ABSTRACT

Objective: This study was conducted to study the clinical features and post-operative outcome of single burr-hole evacuation with subdural drain in chronic subdural hematoma. Patients & Methods: It's a clinical retrospective study that includes surgical management of 40 patients harboring chronic subdural hematoma and the effect of single burr hole with subdural drain on the outcomes starting from April 2010 to March 2012 at department of neurosurgery, Qena University Hospital, South Valley University and Assiut University Hospital. Surgery was performed for all patients by using single burr hole with placement of subdural drain. Patients were followed for one month after surgery. Glasgow outcome scale was used to assess the patients on follow up. All the statistical data processing, tables and graphs were conducted by the (SPSS statistical data package for Microsoft Windows). Results: forty patients of chronic subdural hematoma were included in this study; thirty four patients (85%) were males while six patients (15%) were females.

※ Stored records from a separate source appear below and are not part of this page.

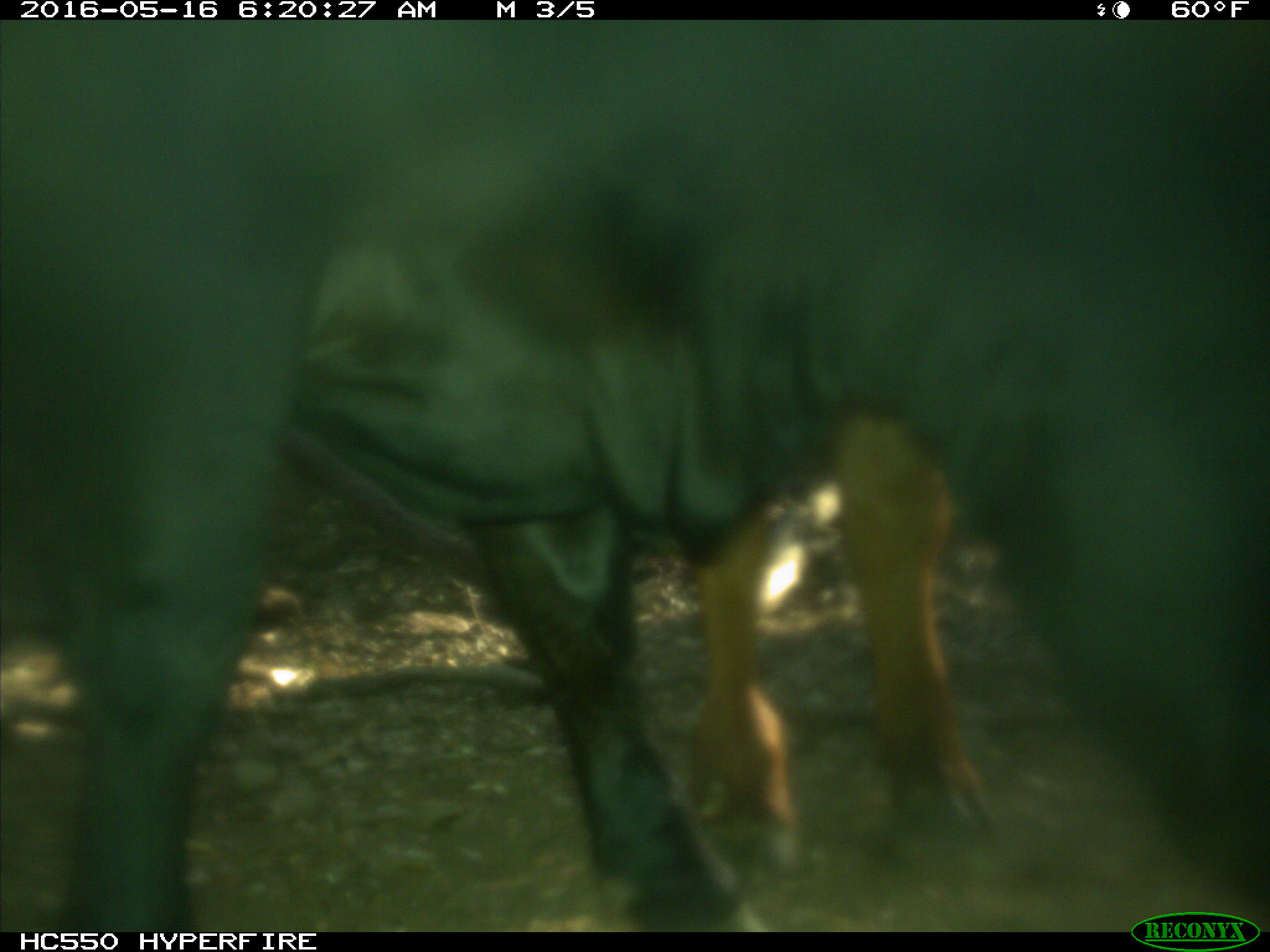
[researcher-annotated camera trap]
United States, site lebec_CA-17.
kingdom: Animalia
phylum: Chordata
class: Mammalia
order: Artiodactyla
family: Bovidae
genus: Bos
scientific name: Bos taurus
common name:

The age range was 33-85 years. Fall was the predominant etiological factor 50%. Thirty seven (92.5%) patients presented with hemiparesis, twenty five (62.5%) with headache, thirteen (32.5%) with urinary incontinence and eight (20%) with behavior changes. On discharge, according to Glasgow outcome scale, twenty five (62.5%) patients with Gv and fifteen (37.5%) with Grade vi.  There was no mortality. Two weeks post-operative all the patients were found to have Gv. One month post-operative follow up CT brain showed complete resolution of the hematoma. 

Conclusion: this study showed that chronic subdural hematoma is common in male and elderly population. Most of the patient present with headache and hemiparesis. Single burr-hole evacuation with subdural drain has excellent outcome with no complications.